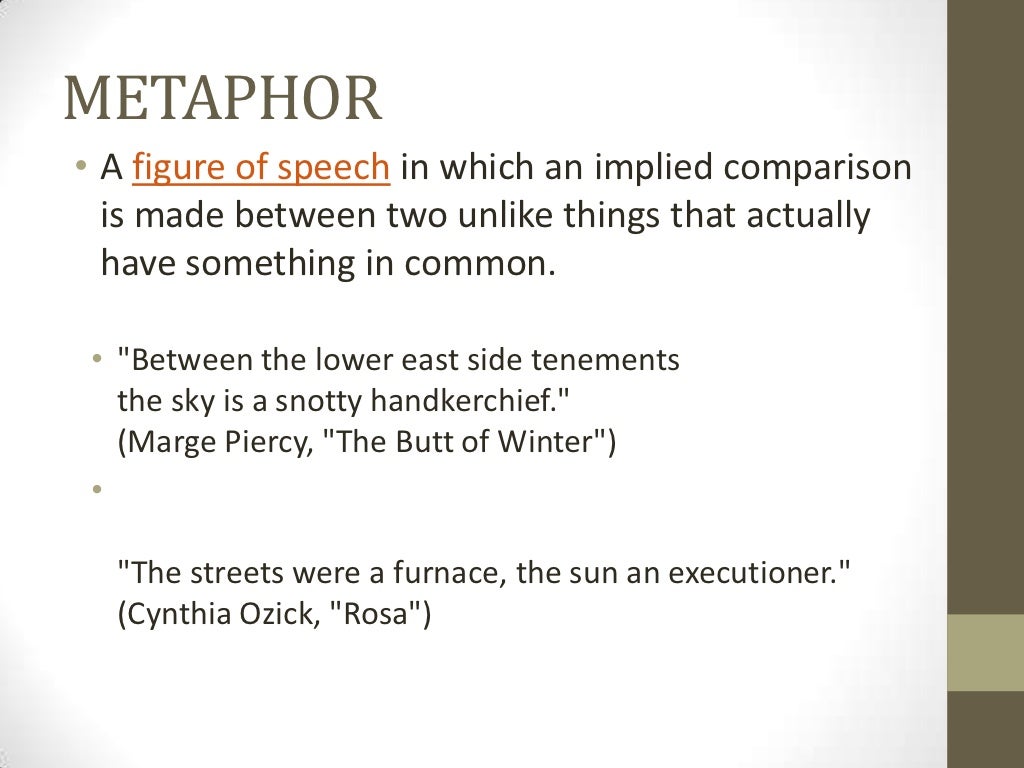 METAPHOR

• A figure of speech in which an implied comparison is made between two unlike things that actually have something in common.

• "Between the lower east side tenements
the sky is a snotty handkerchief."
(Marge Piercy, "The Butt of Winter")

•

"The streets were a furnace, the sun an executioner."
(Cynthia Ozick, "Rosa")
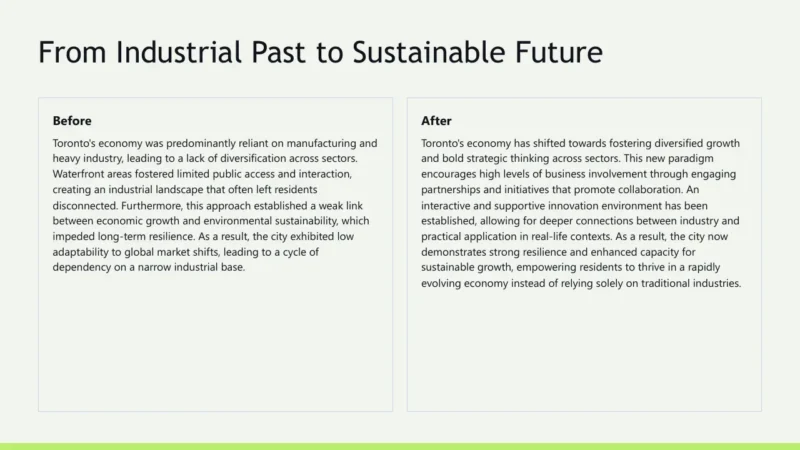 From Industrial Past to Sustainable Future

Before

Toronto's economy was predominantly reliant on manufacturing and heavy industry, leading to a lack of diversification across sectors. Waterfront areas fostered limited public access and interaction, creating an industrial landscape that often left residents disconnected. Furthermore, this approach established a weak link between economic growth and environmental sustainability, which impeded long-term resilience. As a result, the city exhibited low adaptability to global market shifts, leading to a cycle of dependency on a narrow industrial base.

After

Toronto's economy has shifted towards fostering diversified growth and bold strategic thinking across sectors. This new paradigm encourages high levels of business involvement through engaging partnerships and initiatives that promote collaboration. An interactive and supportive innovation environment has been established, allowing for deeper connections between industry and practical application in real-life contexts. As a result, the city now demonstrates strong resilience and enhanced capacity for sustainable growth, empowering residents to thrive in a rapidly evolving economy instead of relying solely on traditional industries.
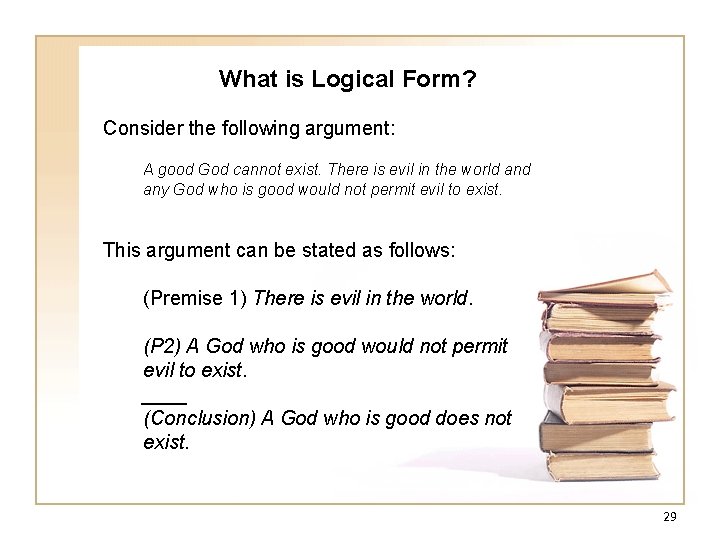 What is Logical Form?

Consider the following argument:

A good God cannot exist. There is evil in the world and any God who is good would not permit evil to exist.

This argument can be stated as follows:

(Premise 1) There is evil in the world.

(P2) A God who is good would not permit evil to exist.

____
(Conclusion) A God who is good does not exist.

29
━━━━━━━━━━
What needs to be done
From the line with "A good God cannot" through the final line of the records, return each line exactly. Leave out the rest.

Result below
A good God cannot exist. There is evil in the world and any God who is good would not permit evil to exist.

This argument can be stated as follows:

(Premise 1) There is evil in the world.

(P2) A God who is good would not permit evil to exist.

____
(Conclusion) A God who is good does not exist.

29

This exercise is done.